Robert Carlyle dans "California Solo" de Marshall Lewy

© Visit Films

De Marshall Lewy (Etats-Unis), avec : Robert Carlyle, Alexia Rasmussen, Kathleen Wilhoite - 1H33

Synopsis : Lachlan MacAldonich, une ancienne gloire du rock anglais, vit à Los Angeles depuis 12 ans et travaille dans une exploitation agricole. Sa vie bascule le jour où il se fait arrêter pour conduite en état d’ivresse et risque de se faire expulser des Etats-Unis. Ses efforts pour rester sur le continent américain vont le confronter à ses démons, d’hier et d’aujourd’hui.
 

"Echo", clip musical de "California Solo" :

Robert Carlyle forever
Sur un très beau sujet, qui sent une fois de plus l’emprise de la crise financière aux Etats-Unis - fil rouge de cette compétition deauvillienne,  « California Solo » passerait assez inaperçu s’il n’avait en tête de distribution le formidable comédien écossait Robert Carlyle (« Full Monty », « Transpoting », « Vorace »…). S’il a beaucoup tourné dernièrement pour la télévision, cela faisait trop longtemps qu’on ne l’avait vu au cinéma.

Deuxième film de Marshall Lewy (son premier « Blue State » est directement sorti en DVD), « California Solo », mêle le social, l’art, la famille et le psychologique, sous l’égide du code américain de l’immigration. Lachian (Carlyle), menacé d’expulsion du territoire américain pour un délit bénin, craint d’être renvoyé en Grande-Bretagne où il craint d’être confronté à sa famille, se sentant responsable de la mort de son frère, leader d’un groupe de rock britannique qui montait en flèche douze ans plus tôt.

Robert Carlyle dans "California Solo" de Marshall Lewy

Robert Carlyle dans "California Solo" de Marshall Lewy

© Visit Films
 

Une histoire tuée dans l’oeuf
Sur le fort potentiel de son intrigue, Marshall Lewy s’embourbe en voulant traiter toutes les facettes de son sujet, et en y insérant en plus une digression totalement inutile. Que vient faire ce personnage féminin de Beau dans l’intrigue ? Elle n’apporte rien et encombre le film, qui se trouve ralenti, appesanti de précieuses minutes, même s’il ne dure qu’1H33, tout en semblant fort long.

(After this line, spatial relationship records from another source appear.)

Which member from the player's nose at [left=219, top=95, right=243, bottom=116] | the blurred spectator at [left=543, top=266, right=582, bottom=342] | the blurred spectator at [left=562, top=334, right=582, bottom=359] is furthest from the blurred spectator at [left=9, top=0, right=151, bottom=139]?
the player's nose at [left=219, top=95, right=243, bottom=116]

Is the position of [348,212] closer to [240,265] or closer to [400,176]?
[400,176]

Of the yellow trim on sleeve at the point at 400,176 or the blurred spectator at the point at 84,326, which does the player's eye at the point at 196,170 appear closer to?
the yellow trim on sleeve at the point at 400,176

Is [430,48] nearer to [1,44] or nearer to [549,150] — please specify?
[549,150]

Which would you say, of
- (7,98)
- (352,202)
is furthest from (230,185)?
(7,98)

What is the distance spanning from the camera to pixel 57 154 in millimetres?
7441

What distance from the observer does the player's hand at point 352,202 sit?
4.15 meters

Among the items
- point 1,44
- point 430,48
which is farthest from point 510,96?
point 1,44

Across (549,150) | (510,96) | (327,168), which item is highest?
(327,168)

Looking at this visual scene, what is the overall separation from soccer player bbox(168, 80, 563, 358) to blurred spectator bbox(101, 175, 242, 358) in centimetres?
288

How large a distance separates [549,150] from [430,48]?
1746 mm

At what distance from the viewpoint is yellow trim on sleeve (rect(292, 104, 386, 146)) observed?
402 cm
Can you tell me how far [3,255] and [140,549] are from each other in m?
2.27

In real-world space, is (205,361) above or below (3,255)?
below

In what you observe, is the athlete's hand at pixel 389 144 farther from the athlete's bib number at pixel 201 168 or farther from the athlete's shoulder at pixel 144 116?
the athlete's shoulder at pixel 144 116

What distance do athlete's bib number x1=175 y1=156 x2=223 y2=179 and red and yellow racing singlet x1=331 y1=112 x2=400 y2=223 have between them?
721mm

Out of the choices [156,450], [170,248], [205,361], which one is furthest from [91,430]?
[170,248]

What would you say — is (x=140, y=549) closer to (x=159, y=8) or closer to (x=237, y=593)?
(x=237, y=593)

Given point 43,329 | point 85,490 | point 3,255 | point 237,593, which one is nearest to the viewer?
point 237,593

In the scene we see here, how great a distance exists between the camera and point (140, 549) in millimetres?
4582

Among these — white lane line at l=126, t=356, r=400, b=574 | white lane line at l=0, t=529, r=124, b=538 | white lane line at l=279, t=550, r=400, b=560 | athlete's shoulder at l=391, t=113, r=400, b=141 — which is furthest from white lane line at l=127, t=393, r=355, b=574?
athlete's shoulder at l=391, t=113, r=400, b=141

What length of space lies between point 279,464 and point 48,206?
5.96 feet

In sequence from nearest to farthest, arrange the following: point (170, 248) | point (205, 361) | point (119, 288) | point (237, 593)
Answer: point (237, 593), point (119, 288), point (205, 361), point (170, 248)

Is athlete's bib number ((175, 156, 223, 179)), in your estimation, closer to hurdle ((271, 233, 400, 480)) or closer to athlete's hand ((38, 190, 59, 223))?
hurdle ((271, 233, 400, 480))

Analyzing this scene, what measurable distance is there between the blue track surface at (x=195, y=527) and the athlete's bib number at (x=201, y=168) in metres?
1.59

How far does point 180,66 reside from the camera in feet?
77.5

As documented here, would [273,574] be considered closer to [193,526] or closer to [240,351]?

C’est un défaut de scénario, donc, qui plombe « California Solo ». D’une maîtrise technique impeccable, à la photographie magnifique, le film reflète tout le professionnalisme du cinéma indépendant américain. Mais hormis Carlyle, remarquable en ange déchu du rock culpabilisé, rien ne demeure. Manque l’art de raconter une histoire, pourtant forte, mais mal racontée, à en devenir ennuyeuse, sans saveur.